**ACTION ITEM:** Edit the post on isolating noise in logic circuits from "There is nothing" up to and including "fit on a chip.", changing "shift register" to "flip-flop chain" each time it occurs.

**EXERCISE PASSAGE:**

• • • •

RE: If we can find enought of these USB doodads to 'daisy chain' together...

There is nothing specific about USB here. The problem is how isolation can be implemented. If you look at how digital logic circuitry works you will find that there are three levels, the physical waveforms, the transistor switches and the circuit boards with their signal traces power and ground planes. All of these interact and make it difficult to isolate noise on the input signals. If the transistors were hard switches and there were no leakage on the ground planes and power planes due to inductance and capacitance then it would be possible to use a few stages of shift register to eliminate input noise on the incoming signal. This could easily be done in one chip. One stage of a shift register only uses a dozen or so transistors but millions fit on a chip.

• • • •

**SOURCE MATERIAL:**
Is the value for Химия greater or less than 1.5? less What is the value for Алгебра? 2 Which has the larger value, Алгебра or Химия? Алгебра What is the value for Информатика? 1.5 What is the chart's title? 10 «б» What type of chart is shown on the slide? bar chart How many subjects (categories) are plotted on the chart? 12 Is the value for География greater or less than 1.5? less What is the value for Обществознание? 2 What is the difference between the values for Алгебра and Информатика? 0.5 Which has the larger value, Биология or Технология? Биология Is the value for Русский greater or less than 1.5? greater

• • • •

**COMPLETED EXERCISE:**
There is nothing specific about USB here. The problem is how isolation can be implemented. If you look at how digital logic circuitry works you will find that there are three levels, the physical waveforms, the transistor switches and the circuit boards with their signal traces power and ground planes. All of these interact and make it difficult to isolate noise on the input signals. If the transistors were hard switches and there were no leakage on the ground planes and power planes due to inductance and capacitance then it would be possible to use a few stages of flip-flop chain to eliminate input noise on the incoming signal. This could easily be done in one chip. One stage of a flip-flop chain only uses a dozen or so transistors but millions fit on a chip.